Il generale, che sta perdendo la battaglia per la conquista della capitale iniziata nell’aprile 2019, ha dichiarato la «guerra santa» annunciando che «gli interessi turchi sono obiettivi legittimi da colpire e non ci sarà alcuna pietà». In soccorso ad Haftar è arrivata il 19 maggio nella base libica di al Jufra una squadriglia di caccia bombardieri russi, sei Mig 29 e due Sukhoi 24, che sarebbero decollati da Astrakhan nel Caucaso settentrionale. Poi hanno fatto scalo in Iran diretti alla base di Hmeimim in Siria, dove sono stati ridipinti per evitare di identificarne l’origine (ma Mosca smentisce).
Un’altra pista è che siano stati venduti dalla Bielorussia agli Emirati arabi, gli alleati più irriducibili di Haftar. In entrambi i casi Mosca avrebbe dato il via libera all’operazione e ai comandi ci sarebbero ex piloti del blocco russo. I libici non hanno personale per velivoli del genere.
«È una mossa di deterrenza: se Haftar viene espulso dalla Tripolitania nessuno deve sognarsi di superare la linea rossa marciando sulla Cirenaica» spiega una fonte diplomatica di Panorama a Tripoli. Il governo Serraj è ringalluzzito dalle vittorie. Nella capitale il portavoce del ministero degli Esteri, Mohamed Qablawi, ha ribadito l’intenzione di «estendere il controllo della sicurezza su tutto il territorio libico, compresa la Cirenaica».

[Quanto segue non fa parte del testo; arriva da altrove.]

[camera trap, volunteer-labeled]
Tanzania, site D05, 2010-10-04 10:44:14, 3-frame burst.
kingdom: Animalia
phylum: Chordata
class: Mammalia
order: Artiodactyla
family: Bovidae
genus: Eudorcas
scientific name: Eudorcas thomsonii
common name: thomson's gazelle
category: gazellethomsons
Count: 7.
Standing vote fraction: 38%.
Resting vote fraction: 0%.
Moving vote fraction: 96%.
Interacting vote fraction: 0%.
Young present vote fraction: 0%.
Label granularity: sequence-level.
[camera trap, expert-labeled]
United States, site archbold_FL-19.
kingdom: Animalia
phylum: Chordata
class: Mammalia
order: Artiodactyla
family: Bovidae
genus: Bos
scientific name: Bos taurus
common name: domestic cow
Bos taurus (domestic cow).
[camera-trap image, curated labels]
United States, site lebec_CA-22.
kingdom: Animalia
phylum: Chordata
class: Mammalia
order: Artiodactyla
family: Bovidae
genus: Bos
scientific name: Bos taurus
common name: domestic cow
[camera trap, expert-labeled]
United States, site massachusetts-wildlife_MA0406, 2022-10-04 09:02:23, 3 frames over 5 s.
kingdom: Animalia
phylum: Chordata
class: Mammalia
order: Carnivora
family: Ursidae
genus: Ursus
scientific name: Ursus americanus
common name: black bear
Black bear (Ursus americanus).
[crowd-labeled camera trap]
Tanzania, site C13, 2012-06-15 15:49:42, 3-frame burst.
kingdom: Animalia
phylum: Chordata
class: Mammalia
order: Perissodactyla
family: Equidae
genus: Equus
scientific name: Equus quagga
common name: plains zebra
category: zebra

Il generale Stephen Townsend, che guida il comando americano Africom, è più netto sullo zampino di Mosca in difesa di Haftar: «La Russia cerca di ribaltare la situazione a suo favore in Libia come abbiamo già visto in Siria». Il Cremlino, se da una parte mostra i muscoli dall’altra continua a trattare con i turchi per spartirsi l’influenza in Libia con telefonate ai presidenti Vladimir Putin e Recep Tayyip Erdogan, oltre ai loro ministri degli Esteri.
«Uno scenario di spartizione fra Tripolitania e Cirenaica è possibile, ma complicato dalla divisione delle risorse energetiche» nota Paolo Quercia, fondatore del centro studi CeNASS. «La Casa Bianca, però, potrebbe lasciare via libera all’alleato turco, che sogna la Grandeur ottomana nel Mediterraneo, a parte che mantenga le distanze dalla Russia».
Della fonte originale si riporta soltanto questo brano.